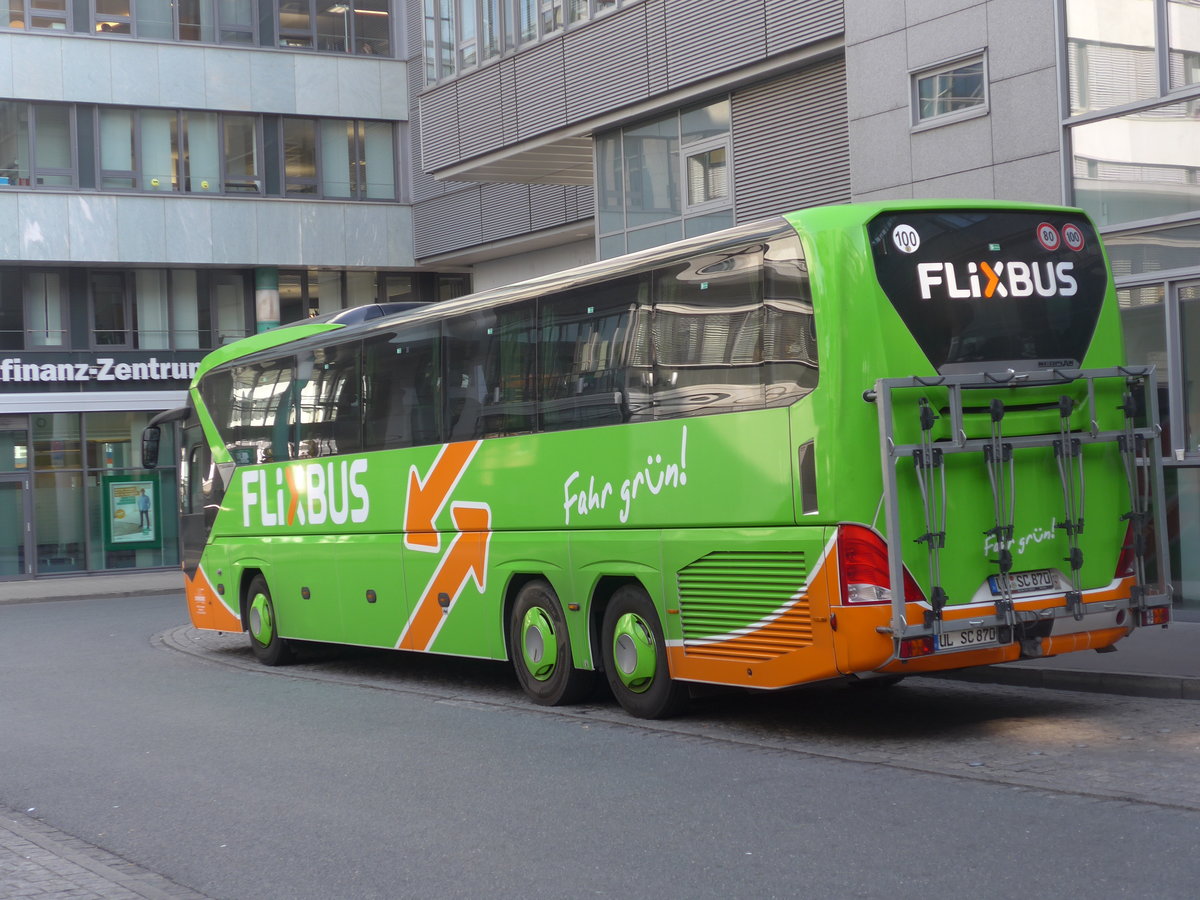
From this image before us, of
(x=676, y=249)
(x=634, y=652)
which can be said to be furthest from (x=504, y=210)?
(x=634, y=652)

Task description: Convert the data above into a Markdown table with two columns, Row and Line. Give each non-blank line its own numbered row, and omit the pictures from the answer.

Answer to this task:
| Row | Line |
|---|---|
| 1 | From this image before us, of |
| 2 | (x=676, y=249) |
| 3 | (x=634, y=652) |
| 4 | which can be said to be furthest from (x=504, y=210)? |
| 5 | (x=634, y=652) |